Canadian Tire will end its decade-long partnership with the NASCAR Canadian Tire Series (NCTS) at the end of 2015, a move that may leave stock cars on shaky ground in this country.
“For over eight years, Canadian Tire and NASCAR have shared a successful partnership that has helped grow the sport of auto racing in Canada,” the company said in a written statement.
“We’ve shared with NASCAR our decision to end the partnership at the end of the 2015 season. We are proud to have brought The NASCAR Canadian Tire Series to racing enthusiasts across the country. We will continue to be a sponsor of the Canadian Tire Motorsport Park and support Canadian drivers and racing where it makes sense in the future.”

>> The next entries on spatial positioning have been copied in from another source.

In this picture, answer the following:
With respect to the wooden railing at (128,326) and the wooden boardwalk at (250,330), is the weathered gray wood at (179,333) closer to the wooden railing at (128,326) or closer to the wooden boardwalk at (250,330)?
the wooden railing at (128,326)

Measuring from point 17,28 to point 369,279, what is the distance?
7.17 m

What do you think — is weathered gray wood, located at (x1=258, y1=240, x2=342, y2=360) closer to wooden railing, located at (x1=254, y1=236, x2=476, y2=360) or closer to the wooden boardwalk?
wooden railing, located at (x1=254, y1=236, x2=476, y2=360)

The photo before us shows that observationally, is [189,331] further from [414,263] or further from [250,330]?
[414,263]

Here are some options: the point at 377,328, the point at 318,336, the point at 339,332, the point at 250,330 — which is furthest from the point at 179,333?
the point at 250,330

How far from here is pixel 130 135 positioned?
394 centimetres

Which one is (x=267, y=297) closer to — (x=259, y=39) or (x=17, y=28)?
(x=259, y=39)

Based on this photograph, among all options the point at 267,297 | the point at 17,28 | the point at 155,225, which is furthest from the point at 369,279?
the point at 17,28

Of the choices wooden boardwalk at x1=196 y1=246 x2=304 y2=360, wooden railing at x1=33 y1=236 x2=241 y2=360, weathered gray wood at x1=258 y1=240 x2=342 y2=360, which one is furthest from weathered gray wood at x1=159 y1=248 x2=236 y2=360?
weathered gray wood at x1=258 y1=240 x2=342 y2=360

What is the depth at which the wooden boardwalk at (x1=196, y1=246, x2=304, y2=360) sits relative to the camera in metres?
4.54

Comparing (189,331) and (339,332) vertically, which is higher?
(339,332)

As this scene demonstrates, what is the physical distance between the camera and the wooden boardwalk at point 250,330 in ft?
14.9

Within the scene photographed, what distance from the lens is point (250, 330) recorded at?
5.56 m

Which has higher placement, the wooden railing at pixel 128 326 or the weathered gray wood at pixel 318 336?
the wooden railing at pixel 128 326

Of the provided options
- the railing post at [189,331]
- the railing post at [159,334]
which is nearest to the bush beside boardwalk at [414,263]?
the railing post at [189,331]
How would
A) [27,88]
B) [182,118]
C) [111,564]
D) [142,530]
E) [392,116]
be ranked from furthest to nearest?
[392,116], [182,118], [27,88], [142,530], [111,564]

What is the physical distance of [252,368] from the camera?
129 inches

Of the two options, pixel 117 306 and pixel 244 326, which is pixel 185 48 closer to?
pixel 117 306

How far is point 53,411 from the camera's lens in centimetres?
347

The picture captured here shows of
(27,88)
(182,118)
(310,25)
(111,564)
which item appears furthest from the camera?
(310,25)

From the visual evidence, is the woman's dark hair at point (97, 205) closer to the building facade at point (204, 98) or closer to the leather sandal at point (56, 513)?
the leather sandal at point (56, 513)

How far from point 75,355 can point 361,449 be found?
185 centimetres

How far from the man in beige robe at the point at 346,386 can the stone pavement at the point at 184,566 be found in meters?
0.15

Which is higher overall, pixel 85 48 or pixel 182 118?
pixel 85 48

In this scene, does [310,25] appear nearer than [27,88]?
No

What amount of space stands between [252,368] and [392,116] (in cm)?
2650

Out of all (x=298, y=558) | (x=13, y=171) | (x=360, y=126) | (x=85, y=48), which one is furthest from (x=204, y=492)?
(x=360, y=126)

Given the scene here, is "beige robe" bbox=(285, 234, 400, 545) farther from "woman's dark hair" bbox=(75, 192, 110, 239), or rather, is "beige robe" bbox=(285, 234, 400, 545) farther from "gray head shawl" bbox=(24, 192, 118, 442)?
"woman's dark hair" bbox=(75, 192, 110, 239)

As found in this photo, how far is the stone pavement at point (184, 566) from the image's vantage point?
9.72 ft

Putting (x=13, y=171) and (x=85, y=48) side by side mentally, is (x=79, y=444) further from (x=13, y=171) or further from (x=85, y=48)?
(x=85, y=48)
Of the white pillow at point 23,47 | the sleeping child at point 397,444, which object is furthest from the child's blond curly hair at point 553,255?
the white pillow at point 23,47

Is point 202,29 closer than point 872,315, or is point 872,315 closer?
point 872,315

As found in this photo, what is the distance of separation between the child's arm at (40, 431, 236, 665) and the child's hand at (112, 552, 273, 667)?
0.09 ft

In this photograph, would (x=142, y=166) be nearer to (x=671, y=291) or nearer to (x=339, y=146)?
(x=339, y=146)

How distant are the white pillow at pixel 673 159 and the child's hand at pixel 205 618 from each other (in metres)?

The exit also includes ending sponsorship of three-time NCTS champion Scott Steckly. The move comes 10 years into NASCAR’s ownership of the series, which was supposed to breathe new life into the old CASCAR Series. In reality, it’s almost impossible to see any difference, and it’s tough to blame Canadian Tire for jumping ship because it’s doubtful the retailer gets much value for its sponsorship money.
With almost non-existent live television exposure, its visibility is almost zero. That, in turn, makes it difficult for young talent to get backing and move to bigger and better things, which is supposed to be a regional series’ raison d’être. It’s also no surprise that young star J.R. Fitzpatrick announced this month that he’d rather go back to late model racing than spend $1-million in NCTS.
The retailer’s decision may now open the door to spend money elsewhere. For example, IndyCar driver James Hinchcliffe is probably the most popular Canadian racer and a marketer’s dream and Canadian Tire may want to look at riding his rising star.
Although IndyCar isn’t breaking any audience records lately, its races are on live TV, its audience is bigger than NCTS and growing, and it has the added lure of the Indianapolis 500.